Kedua kursi tersebut sebelumnya milik Lalu Nursai dari Partai Persatuan Pembangunan (PPP) dan Mahrup dari Partai Keadilan Sejahtera (PKS).
“Yang sedang berproses dalam waktu dekat ini adalah PKS, kursi Mahrup digantikan Dono Kasino Indro (DKI),” ucap Wakil Ketua III DPRD Lombok Tengah Uhibbussaadi usai pengambilan sumpah/janji anggota dewan sisa masa jabatan 2024-2029 di ruang sidang utama DPRD Lombok Tengah pada Lombok Post, Senin (24/11).
Pada kesempatan itu, pimpinan sidang Lalu Ramdan mengambil sumpah/janji Rasidi sebagai anggota dewan menggantikan almarhum Lalu Erlan dengan sisa masa jabatan 2024-2029.
Sebelumnya terdapat tiga kursi dewan yang lowong. Dengan dilantiknya Rasidi dari Golkar, kini tersisa dua kursi dari PPP dan PKS.

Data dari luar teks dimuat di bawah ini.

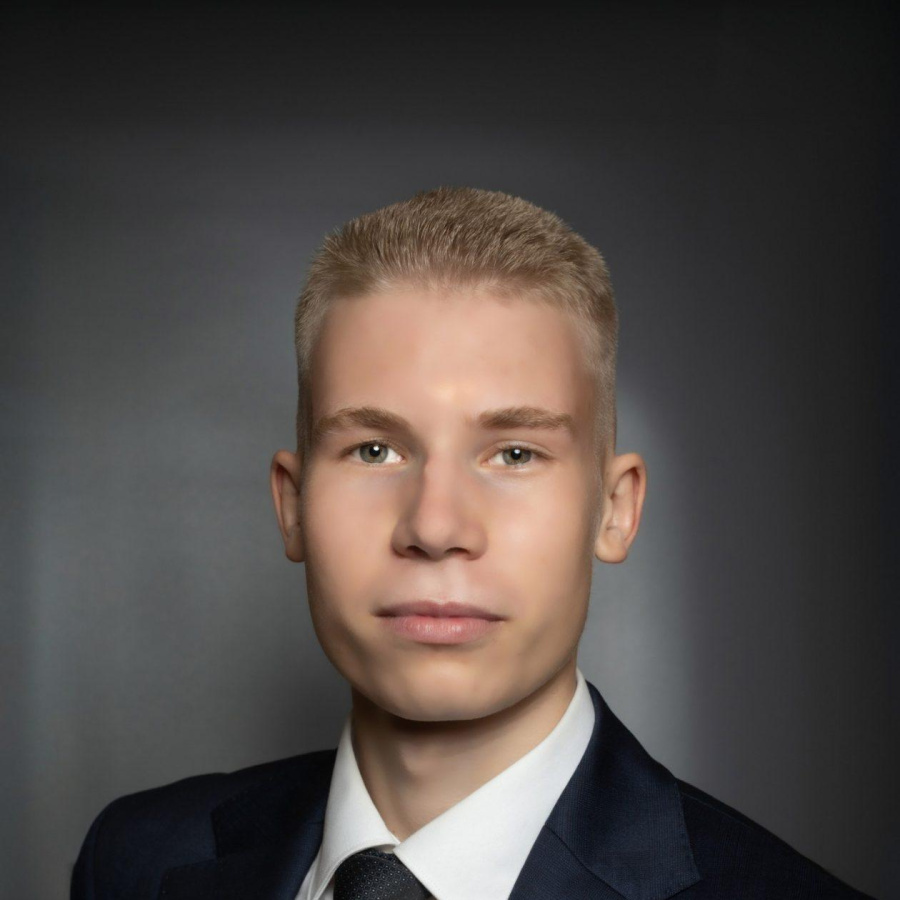 Рак Алексей Витальевич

“Seharusnya (pelantikan anggota DKI) bisa bersamaan, namun di provinsi ada kesalahan sehingga surat keputusannya tidak lengkap yang seharusnya ada dua, SK pemberhentian dan pengangkatan. InsyaAllah pekan ini selesai,” ucap Ketua DPW PKS NTB ini.
Terkait kursi PPP yang belum terisi, Uhibbussaadi menyebut hal itu menjadi ranah internal parpol. Ia mengakui kekosongan anggota DPRD Lombok Tengah lebih dari setahun berdampak pada alat kelengkapan dewan (AKD).
“Sampai hari ini, setelah meninggalnya almarhum Jumedan yang akan menggantikan Lalu Nursai belum ada informasi lagi di meja pimpinan dewan,” jelasnya.
Ketua Komisi Pemilihan Umum (KPU) Lombok Tengah Hendri Harliawan menegaskan, PAW menjadi kewenangan parpol. Secara kelembagaan, KPU hanya memproses jika DPRD Loteng mengajukan surat permohonan calon pengganti.
“Ada verifikasinya, klarifikasinya kepada pihak terkait terutama parpol. Siapa yang akan diajukan baru kami proses,” singkatnya.
Anggota DPRD Lombok Tengah Rasidi menyampaikan, pascapelantikan Fraksi Golkar belum memutuskan komisi tempat ia bertugas. Ia menegaskan akan menjalankan amanah dengan penuh tanggung jawab.
Bupati Lombok Tengah Lalu Pathul Bahri menegaskan kerja-kerja eksekutif untuk membangun Gumi Tastura memerlukan kolaborasi DPRD Loteng sesuai tugas dan fungsinya.
“Kepada Rasidi selamat datang mengemban tugas, kolaborasi dan sinergitas bersama teman-teman dewan untuk bersinergi melaksanakan pemerintahan,” singkatnya.